Much of our shooting will be done from zodiacs in generally fair sea conditions, ashore at the landings, and on board the ship. We’ll be moving on and off shore a lot and a tripod can be a bit unwieldy. Most cameras (and/or lenses) come equipped with Image Stabilization which is well suited to the type of situations we’ll be in. Having said that, if working with a tripod is important to you (or if you are bringing a super-telephoto lens or plan to shoot video) and you’re accustomed to travelling with one then by all means bring it. A mono-pod is a good, more-compact alternative and can work well for many of the situations we will be in.
The delicate electronics in cameras need to be cared for and moisture can be highly detrimental, especially combined with salt-water. We do need to be extra careful to keep our camera equipment dry, especially moving in and out of the zodiacs. Keeping your camera in a hard, waterproof case like a Pelican™ Case is ideal, although a dry bag works quite well too – add a small towel to give your camera some cushioning. Otherwise any weather-resistant bag will help – or just keep your camera under your jacket! Remember to always secure zips and latches on camera cases each and every time. The more expensive your equipment is the more you should consider investing in protection for it.

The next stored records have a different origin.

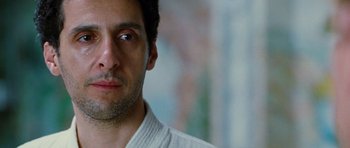 Movie still from “Rounders” (1998), directed by John Dahl – A person wearing a white shirt; Close Up shot, Low angle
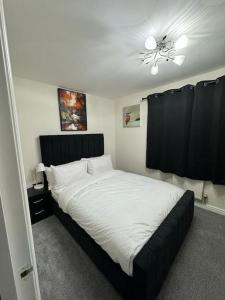 a bedroom with a large white bed with a ceiling fan at Greatmindz abode in Kingshurst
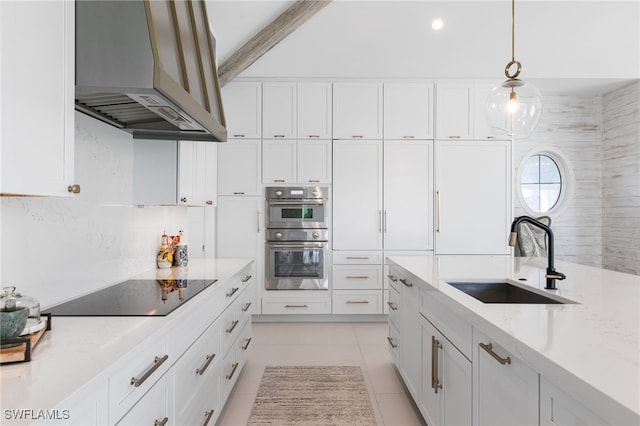 kitchen with white cabinets, wall chimney exhaust hood, sink, and double oven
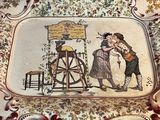 a plate with a picture of a man and a woman on it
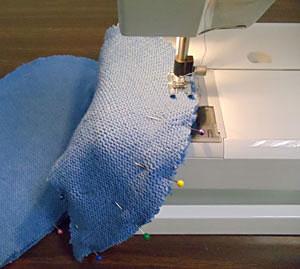 Sew around the sweater pieces, leaving the top of the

This is not an easy question to answer because it will depend entirely on the image file size your camera records and how many pictures you intend to shoot. We will be seeing plenty of amazing things, so we recommend at least four 16GB cards for a 10 mega-pixel camera and at least four 32GB cards for a 24 mega-pixel camera. Erring on the side of more rather than less is the safest bet. Regardless of the capacity of your cards, it’s always a good idea to bring at least two in case one fails. We recommend bringing more, smaller-sized cards rather than fewer, larger-sized cards to reduce the risk of loss or damage.
Most likely if you’ve owned a DSLR or any camera system with a range of lenses for any length of time you have a pretty good handle on what you like to shoot and which lenses you’ll want to bring on the expedition. We recommend covering a wide range of focal lengths with as few lenses as possible.

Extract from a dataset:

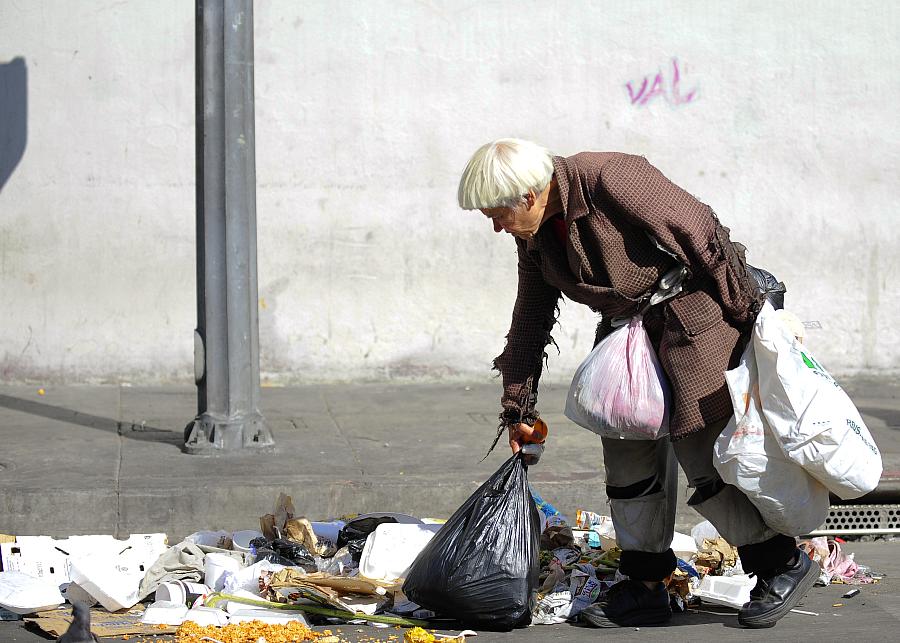 Photo: Woman picking trash on sidewalk. How poverty lowers your IQ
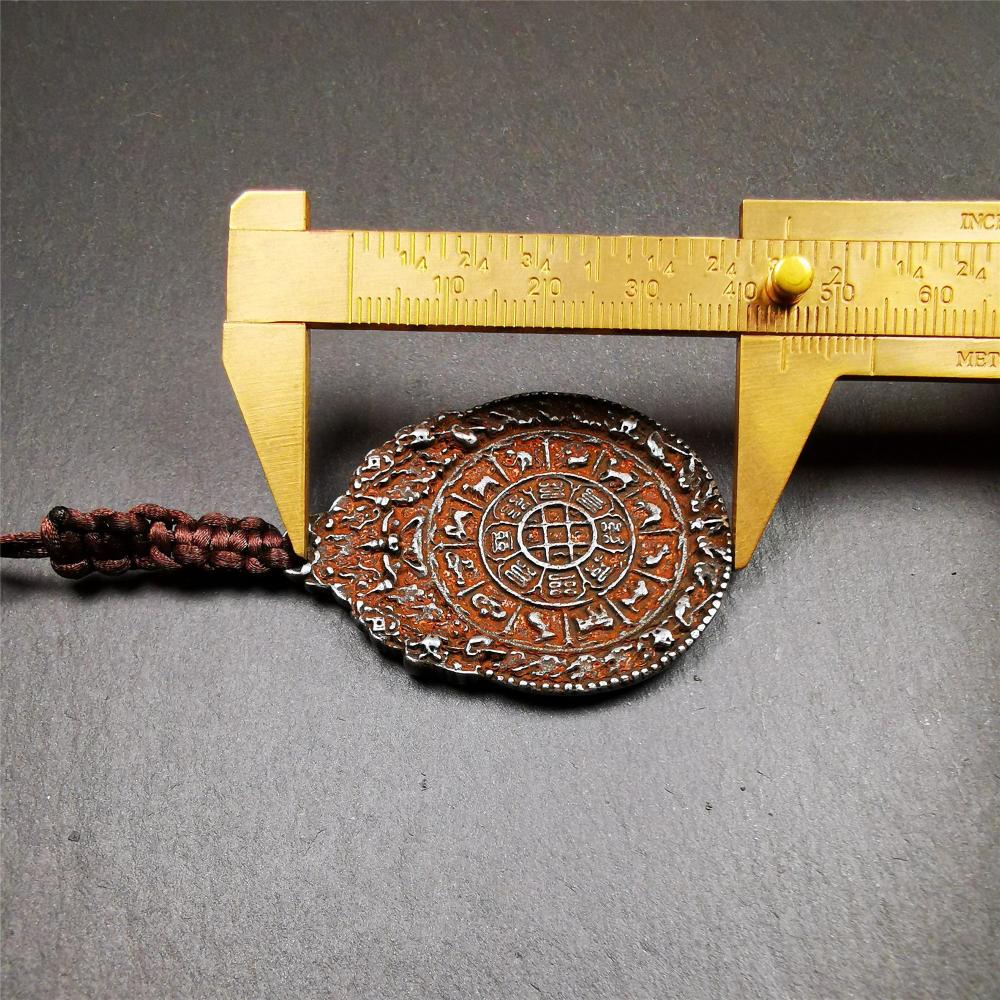 This unique melong badge was collected from Rejia Monastery,it was sacred amulets used present to believers,during a grand Dharma gathering,consecrated and blessed by lama. It is made of cold iron and 2 sided patterns.The front is Tibetan Budhist amulet symbol - SIPAHO,the back is cross vajra pattern and Ashtamangala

Wildlife is one of the main attractions in Antarctica and capturing wildlife images is typically one of the more challenging aspects of photography because of the animals’ tendency to be elusive and at a distance – this is not always the case in Antarctica! The animals’ behavior and our guidelines allow us to be often relatively close. For wildlife photography, we recommend a telephoto lens with a focal length of at least 300mm (in 35mm equivalent) with up to 500mm as a bonus. Our Photography Coaches usually bring either an 80-400mm or a 200-500mm telephoto lens for their long shots. An 80-400mm has an especially versatile reach for a compact lens and is a good ‘traveler’. If you have a point and shoot, or other smaller camera, the manual will often give your camera lens range in 35mm equivalent. Many compact cameras have a surprisingly long reach!
Other than a telephoto it will be nice to have coverage at wide-angles (~14-35mm) and normal ranges (35-105mm) for landscapes, special effects, portraits etc.
There are a few non-essential items that could help you get more from your photography. These could include: a remote control (or other system for using the ‘Bulb’ feature of your camera), a Neutral Density filter to fit your ‘normal’ (35-105mm) lens (this is particularly helpful if you’re interested in special effects or video), a polarizing filter (also usually best for the ‘normal’ range lens), a ‘step up ring’ (useful for fitting one expensive filter to several lenses of varying thread diameter), a small towel to pat your equipment dry, lens cloth or LensPen™, spare battery and charger. We strongly recommend a waterproof bag or case to store and carry your equipment in.